I have three sets of RNA-Seq data that I have treated exactly the same, I have aligned to my genome (HISAT2), merged (Merge BAM files) and used to annotated my genome (BRAKER3). These gave good mapping rates (all >90%).
I am having trouble using featureCounts on my BAM files. I noticed that one of the BAM files worked perfectly with featureCounts, while the other two gave 0 assigned reads. I then noticed that the sequence name in the header of the other two BAM files did not match the sequence name in the GTF annotation file. Assuming this is the source of my problem, is there a way to fix this? There are many sequence names in each BAM file, e.g.:
ABCD01000000001.1
ABCD01000000002.1
ABCD01000000003.1
etc.
The only part of the sequence name that differs are the letters, i.e. the mismatched headers look as follows:
ABCE01000000001.1
ABCE01000000002.1
ABCE01000000003.1
etc.
While yes, you could edit a BAM file directly with text manipulation tools if you convert it to plain text first (SAM format), that is usually a really bad idea!
Those lines in your BAM file are the sequence identifiers from the reference genome you mapped against. Those map to the fasta sequences in your reference genome – and those labels for specific nucleotide strings matter!
Then the GTF reference annotation is where other features have been placed along those same nucleotide strings: genes, transcripts, other features.
Featurecounts is counting up hits against coordinates on those sequences where the features in the annotation are. Mixing this up means that all your counts will be wrong (if they even process, this tends to fail!).
In short, you have a Reference data mismatch problem. You may have mapped against the wrong genome for a few runs. You can double check what you used for parameters per job on the Job Details view (using the i-icon) and make changes when you run the job again (using the rerun-icon).
This FAQ has more details but I’m guessing a rerun with a different target database choice for your case is enough. Use the genome that is a match with the GTF for all steps.

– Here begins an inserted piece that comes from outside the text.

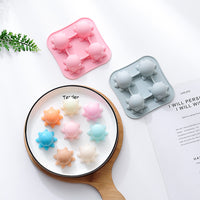 Octopus Silicone Ice Cube Mold with Lid for Ice, Candy and Baking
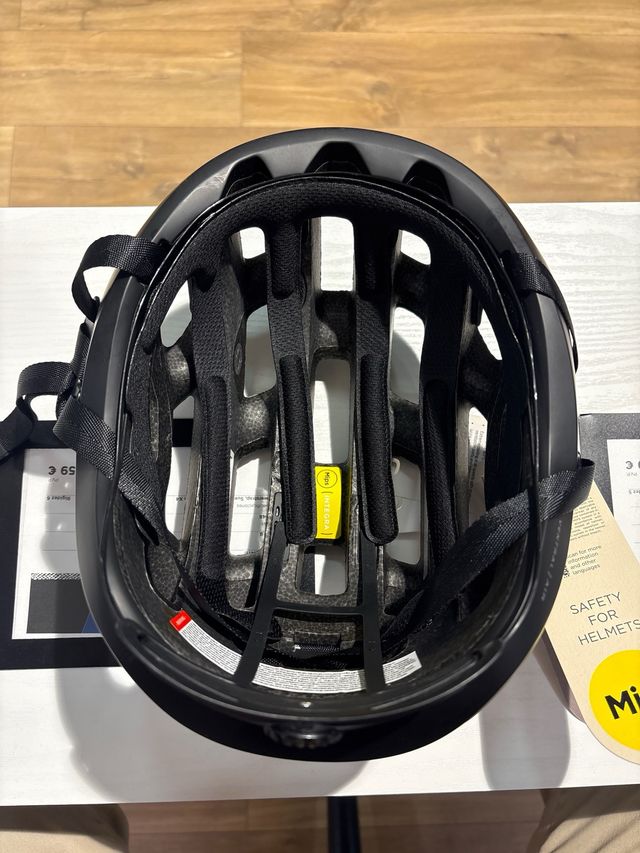 Casco POC Ventral Air MIPS Talla S Negro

If you need more help with confirming the problem, you are welcome to share back your history for more exact feedback. If you are working through a tutorial, please link that back too for context. See → How to get faster help with your question
Let’s start there, and let us know if you solve this!
Thanks so much for your help! I checked the input genome for the two mismatched RNA-Seq, and it is indeed a slightly different input to the correctly header-ed RNA-Seq (unfortunately, it’s one I’ve since deleted and purged so I can’t check exactly where I went wrong)! I’ve rerun the alignments and the sequence names now match.
Just wondering, do I now have to rerun BRAKER3? I assume some of the names in the annotation will be incorrect?
If you were using those mapping results with any tool, yes, you should rerun using the corrected data. The chromosome names and the sequences and the mapping coordinates will all be different with a different mapping target genome.